If there is one place in the world that could be associated with secret and hide, that’s the Vatican City.
Probably there are hundreds of secrets hidden into the world smallest country walls but we heard about these 7 Vatican City secrets…
• Vatican City Secret Archives: The Vatican City Secrets Archives owes much of its fame to that “secretum” (called fact Archivium Secretum Vaticanum) that actually in Medieval Latin means “personal”, not “secret”. It was born as a personal archive of the pope. Today it contains over a thousand years of documents in eighty kilometers of shelving. The first pope to allow visitors to come in was Pope Leo XIII in 1881. Visitors now are free to examine the correspondences of every pope for the past 1,000 years, although there is one catch: Guests have to know exactly what they’re looking for. With 52 miles of shelves in the archives, the librarians prohibit browsing.
• Inaccessible chapel: For a long time this was the best kept of Vatican City Secrets. This Chapel remained accessible only to the Popes and a few other privileged. It is the Holy of Holies in the Lateran Palace in San Giovanni in Rome. Only the Pope can celebrate mass. The Latin inscription (non est in toto sanctior orbelocus) means “does not exist in the world most holy place.” Today you can see through a grate on top of the Scala Santa. Reflects the spirit of the Holy of Holies in the Temple in Jerusalem that was destroyed in 70 AD, where he could access only the high priest.
• Secret passage: The “Passetto di Borgo” is about 800 meters long and had a protected and secret walkway that the Pope could use to take refuge in Castel Sant’Angelo.
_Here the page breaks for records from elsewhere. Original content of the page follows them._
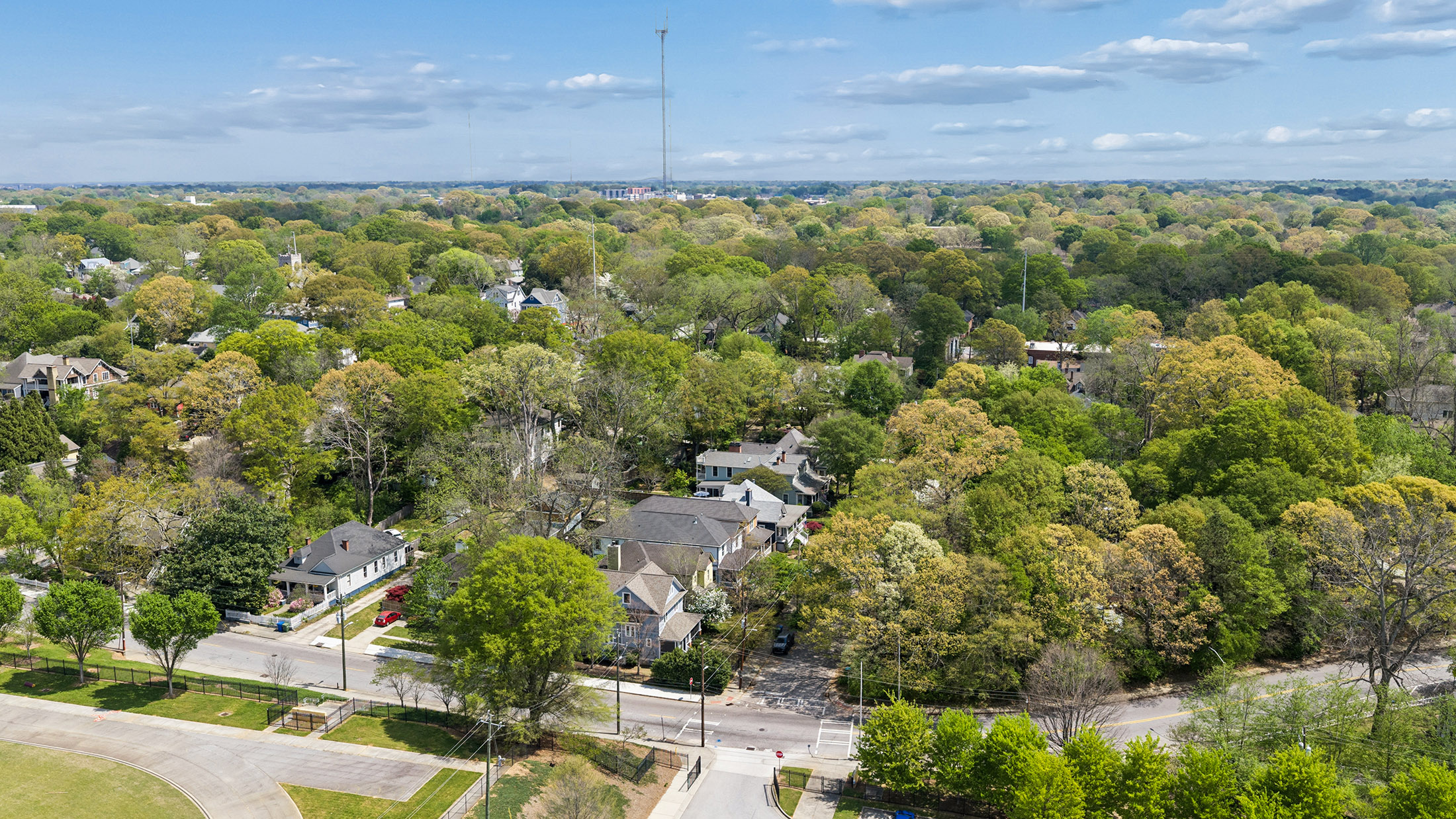  beautifully designed craftsman-style townhome near grant  park - 物件實景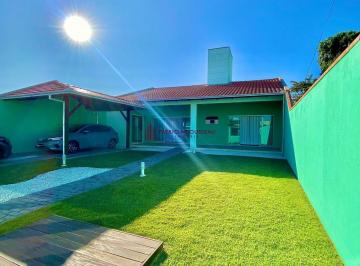 Fachada · Casa - Centro de Navegantes - Quadra mar - 120m2 de área construída - 01 Dormitó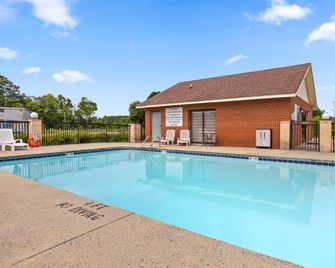 Quality Inn Kinston Hwy 70 - Kinston - Pool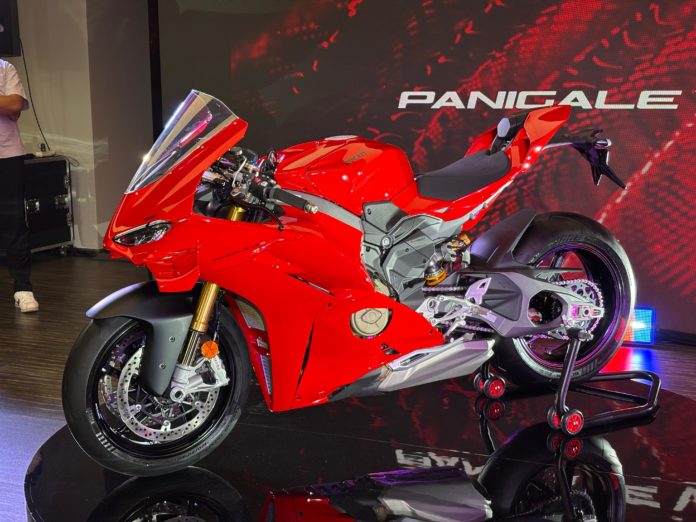 Ducati Panigale V4 S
It was Pope Nicholas III in 1277 to give that use to the walls built by Leo IV. In May 1527 during the sack of Rome, Pope Clement VI used it, getting out of a blow to the mercenaries who pursued him. This ‘romance’ passage has given rise to myths and legends. The american writer Dan Brown have set there a scene from his other best seller Angels and Demons.
• Satanic rituals in the Paolina Chapel: The Pauline Chapel is the Pope’s private chapel, located within a short distance from his private rooms. For this reason it is not open to the public, unlike the nearby and famous Sistine Chapel. It is this secrecy has generated some conspiracy theories. According to an improbable theory, based on the statements – without evidence – released by Malachi Martin, an Irish Catholic priest before he died, in the early sixties was celebrated in the chapel a satanic ritual.
• Opus Dei headquarters: Villa Tevere in Rome is the headquarters of Opus Dei. The Catholic organization was founded in Spain in 1928. It is dedicated to the devotion and helps members to seek holiness. The strong self-discipline and some aspects of privacy have made it the star of many plots and conspiracy theories, also in the fiction, such as in the Da Vinci Code, the famous best seller of Dan Brown.
• Order of Malta headquarters: The Order of Malta is one of the older religious orders and therefore involved in several historical cases become famous. The Magistral Palace, the world headquarters of the order, is in Via dei Condotti, one of the most centric and famous shopping streets in Rome.
• Withdraw cash: The Vatican Bank is the only bank in the world that allows ATM users to select Latin to perform transactions. That’s just one symbol of the Holy See’s continued devotion to the language. Pope Benedict XVI has been particularly passionate about reviving the language and purportedly holds many informal conversations in Latin. (Pope John Paul II generally spoke Polish.)